Task statement ▸
The material below should be written out in full and exactly; pictures stay out of the copy.
++++++++
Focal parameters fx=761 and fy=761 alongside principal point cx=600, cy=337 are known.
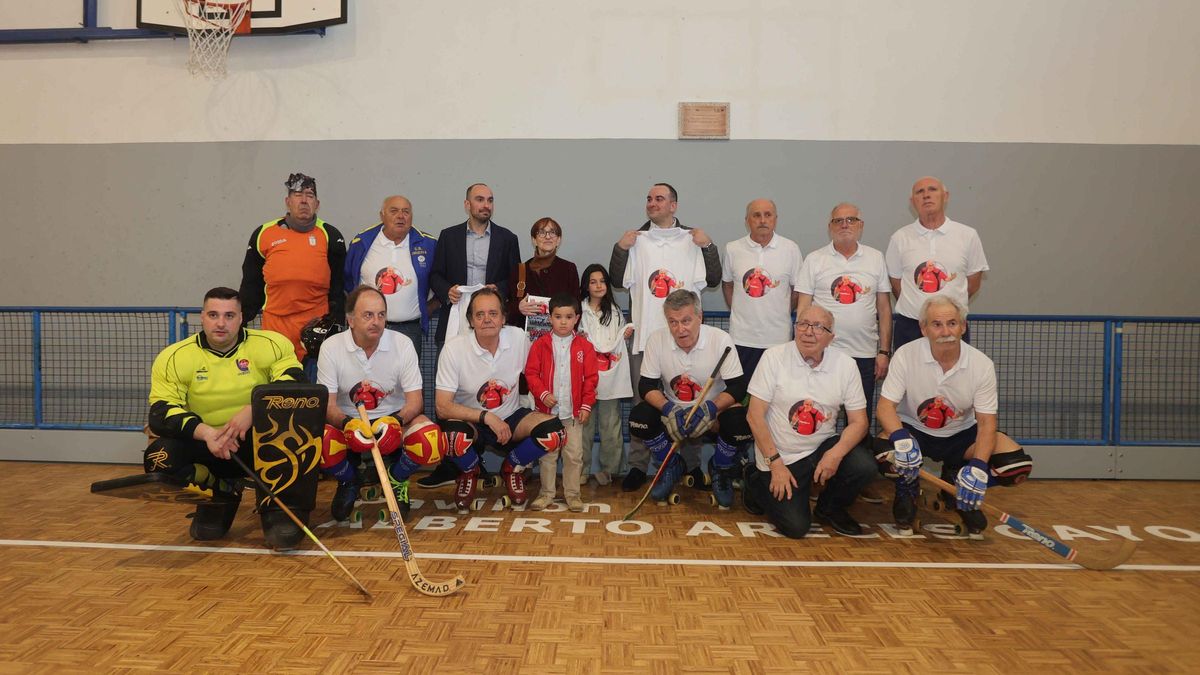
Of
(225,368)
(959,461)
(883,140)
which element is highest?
(883,140)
++++++++
Answer to this exercise ▸
Focal parameters fx=761 and fy=761 alongside principal point cx=600, cy=337 are known.
Of
(225,368)
(959,461)
(883,140)
which element is highest?
(883,140)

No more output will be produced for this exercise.